Expats can make other gifts, too:
- Up to £1,000 as a wedding or civil ceremony gift – rising to £2,500 for grandchildren or £5,000 for great-grandchildren
- Personal gifts, like Christmas or birthday presents are exempt providing your standard of living is not affected by giving them
- Helping someone out with living expenses, like an elderly relative or a child under 18 comes IHT-free
- Gifts to charities and political parties attract no IHT
- You can give up to £250 to as many people as you, if you do not claim another exemption in the same year for that person
- Leaving a charity 10% or more of your estate cuts the IHT rate on the rest of the estate from 40% to 36%.

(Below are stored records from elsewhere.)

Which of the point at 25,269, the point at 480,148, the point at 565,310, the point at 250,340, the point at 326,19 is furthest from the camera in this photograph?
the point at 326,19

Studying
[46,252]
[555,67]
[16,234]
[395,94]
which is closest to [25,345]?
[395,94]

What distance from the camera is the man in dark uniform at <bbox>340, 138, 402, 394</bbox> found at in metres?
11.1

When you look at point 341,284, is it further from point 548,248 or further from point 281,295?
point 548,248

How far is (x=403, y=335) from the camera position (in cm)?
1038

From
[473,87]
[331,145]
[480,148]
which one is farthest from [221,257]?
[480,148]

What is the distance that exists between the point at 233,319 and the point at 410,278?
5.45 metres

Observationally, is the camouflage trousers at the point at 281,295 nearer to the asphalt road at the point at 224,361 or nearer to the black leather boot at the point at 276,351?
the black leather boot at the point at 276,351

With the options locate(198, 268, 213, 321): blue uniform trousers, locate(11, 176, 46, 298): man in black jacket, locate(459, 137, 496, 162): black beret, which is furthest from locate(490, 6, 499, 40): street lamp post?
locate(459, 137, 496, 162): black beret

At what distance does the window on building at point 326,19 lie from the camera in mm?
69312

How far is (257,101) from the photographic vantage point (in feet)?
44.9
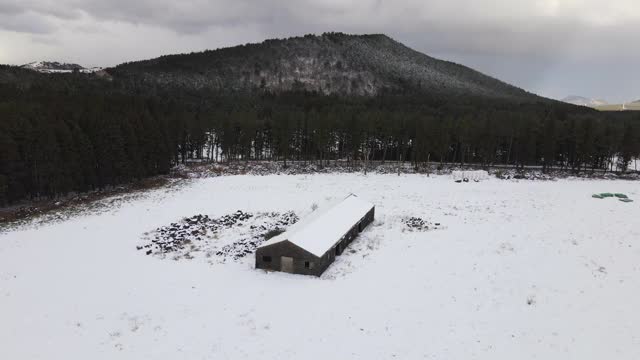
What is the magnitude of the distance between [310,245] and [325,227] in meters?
4.11

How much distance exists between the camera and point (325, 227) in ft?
110

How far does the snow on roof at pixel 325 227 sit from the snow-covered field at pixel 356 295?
1.88 m

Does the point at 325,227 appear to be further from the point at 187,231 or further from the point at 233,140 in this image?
the point at 233,140

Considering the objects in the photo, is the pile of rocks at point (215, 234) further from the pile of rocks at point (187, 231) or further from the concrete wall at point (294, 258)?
the concrete wall at point (294, 258)

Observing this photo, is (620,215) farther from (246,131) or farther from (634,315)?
(246,131)

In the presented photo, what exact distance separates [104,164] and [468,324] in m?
50.2

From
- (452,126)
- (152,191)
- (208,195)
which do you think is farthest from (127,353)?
(452,126)

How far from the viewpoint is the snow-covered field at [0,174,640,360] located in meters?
20.8

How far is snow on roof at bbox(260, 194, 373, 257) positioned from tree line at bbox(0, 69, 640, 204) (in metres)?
34.1

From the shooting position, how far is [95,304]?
25188 mm

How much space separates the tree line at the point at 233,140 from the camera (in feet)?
165

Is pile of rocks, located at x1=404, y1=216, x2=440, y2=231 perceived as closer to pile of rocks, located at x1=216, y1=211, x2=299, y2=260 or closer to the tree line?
pile of rocks, located at x1=216, y1=211, x2=299, y2=260

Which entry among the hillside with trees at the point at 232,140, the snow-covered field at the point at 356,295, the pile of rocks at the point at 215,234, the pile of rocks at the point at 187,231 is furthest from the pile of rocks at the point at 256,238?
the hillside with trees at the point at 232,140

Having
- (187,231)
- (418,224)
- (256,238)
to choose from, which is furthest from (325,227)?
(187,231)
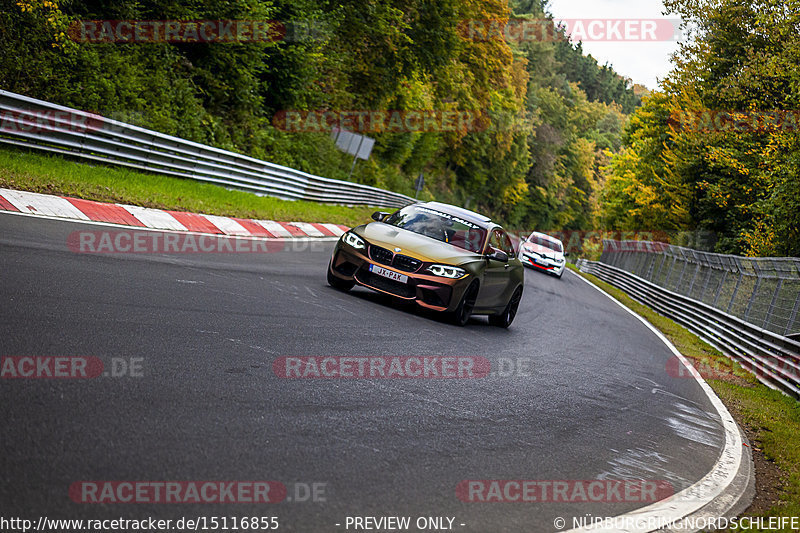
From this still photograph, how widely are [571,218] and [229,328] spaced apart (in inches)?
3807

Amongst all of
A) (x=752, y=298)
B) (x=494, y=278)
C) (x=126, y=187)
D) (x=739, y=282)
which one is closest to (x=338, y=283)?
(x=494, y=278)

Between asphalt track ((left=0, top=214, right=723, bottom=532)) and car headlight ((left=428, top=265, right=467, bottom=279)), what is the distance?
650 millimetres

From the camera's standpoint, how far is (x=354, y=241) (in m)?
10.9

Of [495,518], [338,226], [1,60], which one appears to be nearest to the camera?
[495,518]

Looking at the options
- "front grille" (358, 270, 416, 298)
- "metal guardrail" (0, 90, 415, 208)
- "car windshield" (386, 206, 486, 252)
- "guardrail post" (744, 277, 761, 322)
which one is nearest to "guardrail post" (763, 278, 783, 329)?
"guardrail post" (744, 277, 761, 322)

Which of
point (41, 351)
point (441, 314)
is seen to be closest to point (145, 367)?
point (41, 351)

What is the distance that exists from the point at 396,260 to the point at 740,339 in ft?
30.4

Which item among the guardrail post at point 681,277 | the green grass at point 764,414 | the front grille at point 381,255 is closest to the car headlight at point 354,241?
the front grille at point 381,255

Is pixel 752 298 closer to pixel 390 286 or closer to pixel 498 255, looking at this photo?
pixel 498 255

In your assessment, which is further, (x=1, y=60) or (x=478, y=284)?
(x=1, y=60)

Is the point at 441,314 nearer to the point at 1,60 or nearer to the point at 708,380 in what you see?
the point at 708,380

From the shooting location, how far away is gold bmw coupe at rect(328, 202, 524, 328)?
10.6m

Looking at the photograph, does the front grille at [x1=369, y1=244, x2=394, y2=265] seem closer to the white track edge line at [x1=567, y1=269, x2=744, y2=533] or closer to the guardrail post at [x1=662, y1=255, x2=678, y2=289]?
the white track edge line at [x1=567, y1=269, x2=744, y2=533]

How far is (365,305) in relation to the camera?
34.6 ft
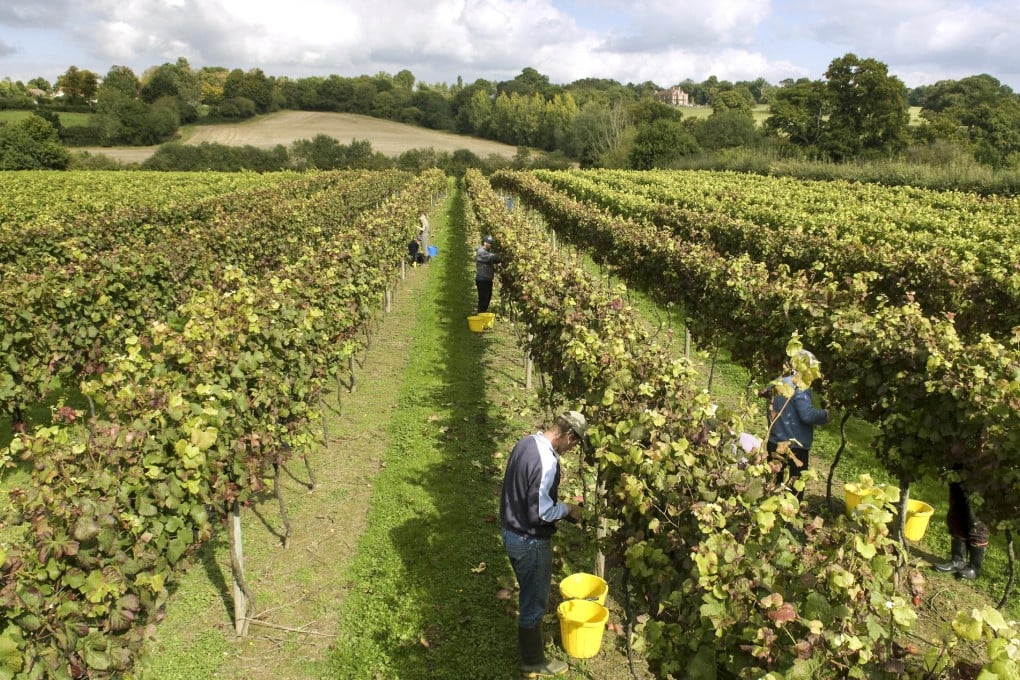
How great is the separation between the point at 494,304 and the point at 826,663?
12.7 meters

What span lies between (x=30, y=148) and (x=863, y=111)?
7594 cm

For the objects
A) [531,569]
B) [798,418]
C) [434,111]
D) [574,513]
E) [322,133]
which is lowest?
[531,569]

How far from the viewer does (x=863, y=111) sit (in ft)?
192

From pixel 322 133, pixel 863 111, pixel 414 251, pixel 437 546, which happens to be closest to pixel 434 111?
pixel 322 133

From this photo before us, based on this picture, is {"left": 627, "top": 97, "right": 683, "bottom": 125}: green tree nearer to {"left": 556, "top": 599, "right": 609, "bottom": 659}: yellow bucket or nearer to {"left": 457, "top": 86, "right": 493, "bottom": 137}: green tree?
{"left": 457, "top": 86, "right": 493, "bottom": 137}: green tree

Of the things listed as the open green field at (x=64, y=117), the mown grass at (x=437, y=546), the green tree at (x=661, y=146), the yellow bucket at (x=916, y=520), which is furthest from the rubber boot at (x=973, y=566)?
the open green field at (x=64, y=117)

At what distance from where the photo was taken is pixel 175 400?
455 cm

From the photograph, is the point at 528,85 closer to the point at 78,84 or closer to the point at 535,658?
the point at 78,84

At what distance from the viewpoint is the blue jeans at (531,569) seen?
15.2ft

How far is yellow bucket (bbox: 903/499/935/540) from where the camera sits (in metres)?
6.22

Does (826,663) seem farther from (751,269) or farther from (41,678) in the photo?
(751,269)

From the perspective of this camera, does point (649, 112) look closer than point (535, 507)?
No

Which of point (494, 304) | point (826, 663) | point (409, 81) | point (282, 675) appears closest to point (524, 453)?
point (826, 663)

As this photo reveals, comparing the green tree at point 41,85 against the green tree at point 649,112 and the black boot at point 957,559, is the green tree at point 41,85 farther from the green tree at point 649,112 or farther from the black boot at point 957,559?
the black boot at point 957,559
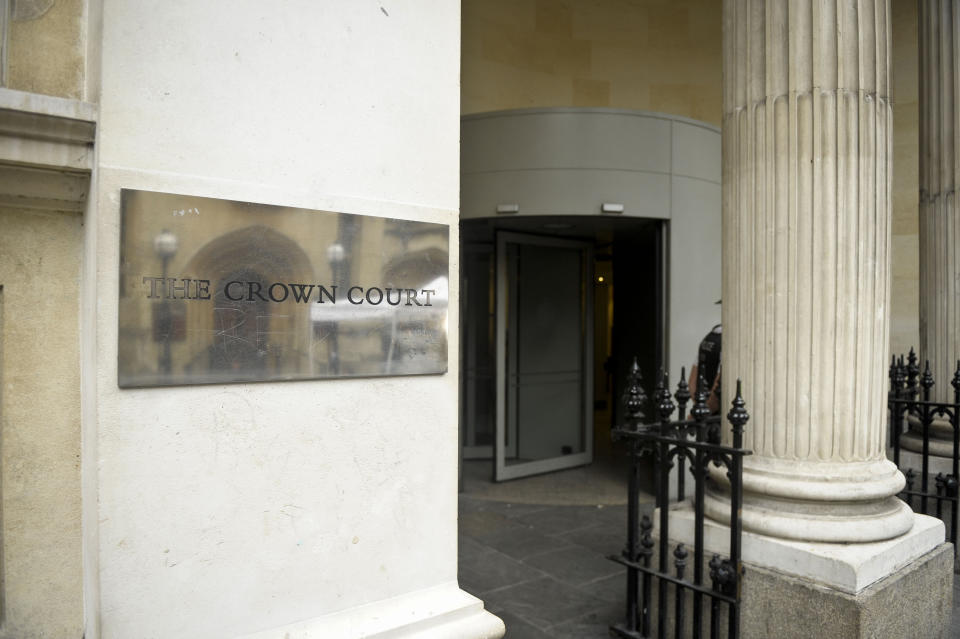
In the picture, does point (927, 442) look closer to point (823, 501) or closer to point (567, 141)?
point (823, 501)

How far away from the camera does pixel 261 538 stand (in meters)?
1.95

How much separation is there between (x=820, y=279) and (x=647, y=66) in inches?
311

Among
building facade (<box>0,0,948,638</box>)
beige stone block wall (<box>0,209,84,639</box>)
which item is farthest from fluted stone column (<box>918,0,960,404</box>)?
beige stone block wall (<box>0,209,84,639</box>)

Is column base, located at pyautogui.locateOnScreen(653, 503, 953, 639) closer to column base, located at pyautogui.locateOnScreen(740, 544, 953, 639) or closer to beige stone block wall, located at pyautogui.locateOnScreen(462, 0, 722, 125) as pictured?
column base, located at pyautogui.locateOnScreen(740, 544, 953, 639)

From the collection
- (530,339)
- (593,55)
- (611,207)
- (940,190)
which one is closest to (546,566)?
(530,339)

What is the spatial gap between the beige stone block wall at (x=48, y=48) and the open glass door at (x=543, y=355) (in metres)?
6.29

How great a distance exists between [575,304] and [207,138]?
7.18m

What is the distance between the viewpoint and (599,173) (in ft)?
23.7

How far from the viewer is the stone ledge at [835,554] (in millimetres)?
3131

- Holdings in investments like the Enterprise Investment Scheme and Seed Enterprise Investment Scheme come with Business Property Relief that slashes IHT to 0% if the investment is held for at least two years.
- Unspent cash in a UK pension or the Qualifying Recognised Overseas Pension Scheme (QROPS) does not attract IHT – although beneficiaries inheriting the cash may have an income tax liability.
- Trusts are popular estate planning strategies to reduce tax, but they can complicate matters for some expats depending on the legal status of trusts in the country where they live.
The seven-year tax glitch
Any gifts made in the three years prior to your death attract IHT at a rate of 40%.
Between three and seven years, IHT is reduced by ‘taper relief’ and after seven years, any gifts are disregarded as taxable.
Here’s how IHT works out on gifts made between three and seven years from your death:
|Years between gift and death||Tax paid|
|Less than 3||40%|
|3 to 4||32%|
|4 to 5||24%|
|5 to 6||16%|
|6 to 7||8%|
|7 or more||0%|
IHT tax-free limits
Chancellor Philip Hammond has tasked experts to simplify IHT rules, but any changes may take a year or two to work through the system.
The current inheritance tax rates are:
Nil rate band
Main residence relief
|From||To||Additional threshold/residence nil rate band|
|6 April 2020||5 April 2021||£175,000|
|6 April 2019||5 April 2020||£150,000|
|6 April 2018||5 April 2019||£125,000|
|6 April 2017||5 April 2018||£100,000|
If the main home was downsized or sold to pay care costs, you may leave cash from the sale rather than a property.
Main home relief comes with some other rules as well that define the property that can be included in your estate as a main home and who you can leave the property to.